Amazon EBS and RAID configuration - Amazon EBS

Amazon EBS and RAID configuration

With Amazon EBS, you can use any of the standard RAID configurations that you can use with a traditional bare metal server, as long as that particular RAID configuration is supported by the operating system for your instance. This is because all RAID is accomplished at the software level.

Amazon EBS volume data is replicated across multiple servers in an Availability Zone to prevent the loss of data from the failure of any single component. This replication makes Amazon EBS volumes ten times more reliable than typical commodity disk drives. For more information, see Amazon EBS Availability and Durability in the Amazon EBS product detail pages.

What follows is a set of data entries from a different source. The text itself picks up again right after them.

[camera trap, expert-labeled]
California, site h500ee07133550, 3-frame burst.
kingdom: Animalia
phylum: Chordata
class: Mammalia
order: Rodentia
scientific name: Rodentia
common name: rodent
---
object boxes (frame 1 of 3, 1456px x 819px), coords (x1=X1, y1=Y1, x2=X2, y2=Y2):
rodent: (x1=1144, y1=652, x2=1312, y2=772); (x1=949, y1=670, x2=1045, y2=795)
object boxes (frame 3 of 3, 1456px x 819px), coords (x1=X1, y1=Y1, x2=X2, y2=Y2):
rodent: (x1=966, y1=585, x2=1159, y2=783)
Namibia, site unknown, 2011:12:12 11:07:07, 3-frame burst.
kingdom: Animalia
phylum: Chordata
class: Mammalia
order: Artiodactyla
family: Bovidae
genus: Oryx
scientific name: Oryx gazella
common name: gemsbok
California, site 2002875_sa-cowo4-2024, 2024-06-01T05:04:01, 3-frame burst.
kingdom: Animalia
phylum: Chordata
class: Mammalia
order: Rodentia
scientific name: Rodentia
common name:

RAID configuration options

Creating a RAID 0 array allows you to achieve a higher level of performance for a file system than you can provision on a single Amazon EBS volume. Use RAID 0 when I/O performance is of the utmost importance. With RAID 0, I/O is distributed across the volumes in a stripe. If you add a volume, you get the straight addition of throughput and IOPS. However, keep in mind that performance of the stripe is limited to the worst performing volume in the set, and that the loss of a single volume in the set results in a complete data loss for the array.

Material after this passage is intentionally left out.